Hence A(f) = Uncalled.
Suppose A'(f) <> Uncalled.
...
Todo: a (definition of and a) proof of minimality.
I was thinking about trying to prove that the analysis A is the least
safe analysis under the RCont ordering extended pointwise to analyses.
But this won't work, because of nesting of functions:
fun h () = ...
fun g () = ... h () ...
fun f () = ... g () ...
fun fm () = ... L1 (f ()) ... L2 (f ()) ...
Then A(fm) = Unknown
A(f) = Unknown
A(g) = f
A(h) = f
But, B(fm) = Unknown
B(f) = Unknown
B(g) = f
B(h) = g
is also a safe analysis, but is incomparable to A.
It seems like for tail calls (f, g) in T, we want to favor A(g) = A(f)
over A(g) = f.
On the other hand, does it make more sense to really contify h in g?
This would result in deeper lexical nesting, which may make other
values available and avoid repeated computation. Does this correspond
to the following definition of B:
B(f) =
if parent(f) = Root
then A'(f)
else parent(f)
Intuitively, this seems like a safe analysis, but it violates the
current definition of safety:
fun fm () = ... f () ...
fun f () = ... g () ... i () ...
fun g () = ... h () ...
fun h () = ... i () ...
fun i () = ...
Then A(fm) = Unknown
A(f) = fm
A(g) = fm
A(h) = fm
A(i) = fm
And B(fm) = Unknown
B(f) = fm
B(g) = f
B(h) = g
B(i) = f
We have (h, i) in T,
but B(h) <> Uncalled and B(i) notin {h, B(h), Unknown}.
We would need something like
*** For all tail calls (f, g) in T
A(f) = Uncalled
or A(g) in {f, A(f), A(A(f)), ..., Unknown}
Are these orthogonal issues?

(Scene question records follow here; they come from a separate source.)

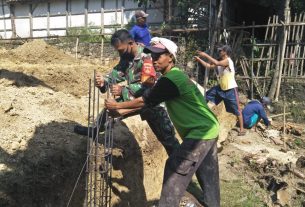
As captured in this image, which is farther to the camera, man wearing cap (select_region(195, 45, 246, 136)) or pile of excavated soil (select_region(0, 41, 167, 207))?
man wearing cap (select_region(195, 45, 246, 136))

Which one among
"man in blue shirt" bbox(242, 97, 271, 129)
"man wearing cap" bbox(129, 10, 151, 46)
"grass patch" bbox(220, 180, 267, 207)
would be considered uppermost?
"man wearing cap" bbox(129, 10, 151, 46)

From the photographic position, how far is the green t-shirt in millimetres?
3477

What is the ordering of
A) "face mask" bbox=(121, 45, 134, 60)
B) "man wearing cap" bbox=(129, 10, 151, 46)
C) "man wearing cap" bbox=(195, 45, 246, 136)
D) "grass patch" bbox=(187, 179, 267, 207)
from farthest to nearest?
"man wearing cap" bbox=(195, 45, 246, 136), "man wearing cap" bbox=(129, 10, 151, 46), "grass patch" bbox=(187, 179, 267, 207), "face mask" bbox=(121, 45, 134, 60)

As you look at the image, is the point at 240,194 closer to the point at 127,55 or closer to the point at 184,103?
the point at 127,55

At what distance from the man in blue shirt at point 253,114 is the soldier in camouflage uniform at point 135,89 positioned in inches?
174

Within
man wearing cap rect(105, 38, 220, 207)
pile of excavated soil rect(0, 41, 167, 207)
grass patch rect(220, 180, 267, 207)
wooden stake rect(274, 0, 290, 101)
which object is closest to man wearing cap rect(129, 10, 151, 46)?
pile of excavated soil rect(0, 41, 167, 207)

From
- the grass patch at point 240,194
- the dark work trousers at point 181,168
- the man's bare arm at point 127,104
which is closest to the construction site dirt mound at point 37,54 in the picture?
the grass patch at point 240,194

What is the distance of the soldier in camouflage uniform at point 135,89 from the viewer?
14.9 ft

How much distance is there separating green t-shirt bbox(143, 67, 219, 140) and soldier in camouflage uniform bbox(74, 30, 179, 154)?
35.0 inches

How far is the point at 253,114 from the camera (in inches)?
348

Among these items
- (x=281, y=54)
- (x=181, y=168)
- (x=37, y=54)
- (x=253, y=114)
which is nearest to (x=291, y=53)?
(x=281, y=54)

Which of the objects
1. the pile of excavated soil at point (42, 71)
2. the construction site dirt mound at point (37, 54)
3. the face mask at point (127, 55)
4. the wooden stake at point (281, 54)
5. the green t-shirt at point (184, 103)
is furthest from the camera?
the construction site dirt mound at point (37, 54)

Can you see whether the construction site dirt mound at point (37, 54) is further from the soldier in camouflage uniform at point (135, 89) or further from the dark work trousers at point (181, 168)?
the dark work trousers at point (181, 168)

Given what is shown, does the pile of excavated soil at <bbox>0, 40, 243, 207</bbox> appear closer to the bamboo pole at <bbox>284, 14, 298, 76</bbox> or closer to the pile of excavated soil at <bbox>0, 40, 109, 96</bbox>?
the pile of excavated soil at <bbox>0, 40, 109, 96</bbox>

The current definition of the analysis
"works" in the sense that we always get useful and correct
information; i.e., if A(f) = g in Fun, then every call to f always
returns to g. Then there are the other two issues: 1) can mutual
recursion be acheived by nesting? and 2) is deeper lexical nesting
desired? As Steve pointed out, the second of these issues could
probably be dealt with by a separate simplification pass (possibly
yielding benefits for other passes which don't produce the best local
code). The first issue is for the most part independent of the
analysis -- the analysis answers "what would we like to do?" and the
mutual recursion deals with the question "what can we actually do
given the constraints of the IL?" But, logic (the benchmark) seems to
say that sometimes all of these issues do come together.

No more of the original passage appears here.